Wichtiger Meilenstein hin zur Elektromobilität erreicht

Forscher des Fraunhofer-Instituts für Solare Energiesysteme ISE in Freiburg haben jetzt ein Ladegerät mit 97% Wirkungsgrad und hoher Leistungsdichte entwickelt, das sowohl für den stationären Einsatz in einer Ladesäule als auch für die Aufladung einer gewöhnlichen Elektrofahrzeugbatterie im Fahrzeug selbst genutzt werden kann.

 

stationäre Ladesäule für Elektroautos

Durch die Weiterentwiclung des Lademoduls ist es gelungen, die Ladezeit auf 45 Minuten zu verkürzen (80%)

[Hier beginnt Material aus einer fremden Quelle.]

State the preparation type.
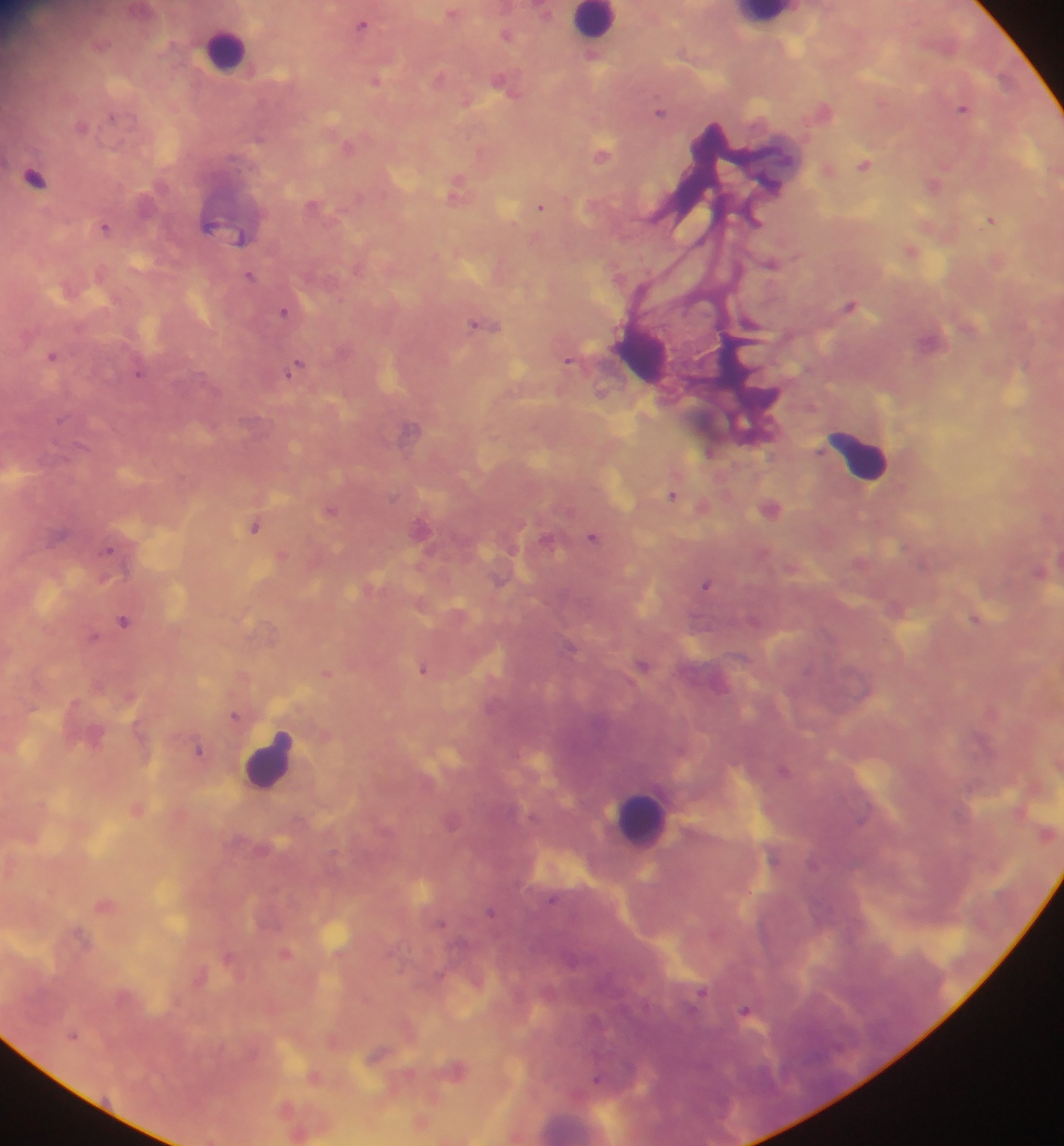
Thick blood smear.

Das Ladegerät ist in der Lage, mit einer Nennleistung von 22 kW eine übliche Elektrofahrzeugbatterie innerhalb von 45 Minuten auf 80% zu laden. Zudem sind die Abmessungen mit 340 x 230 x 100 mm sehr kompakt.

 

Elektrofahrzeuge stellen für die Speicherung von Solar- und Windstrom im intelligenten Netz der Zukunft einen wichtigen Baustein dar. Nach den Plänen der Bundesregierung sollen bis 2020 eine Million Elektrofahrzeuge auf deutschen Straßen unterwegs sein und gleichzeitig 35 Prozent des Stroms aus erneuerbaren Energien kommen. Daher ist die entscheidende technische Weiterentwicklung des Ladegeräts nicht nur für die Elektromobilität ein wichtiger Baustein, sondern auch grundsätzlich ein weiteres Modul für ein zukünftig kombiniertes Energienetz, das die Verfügbarkeit von Strom bei Einsatz von erneuerbaren Energien stabilisiert.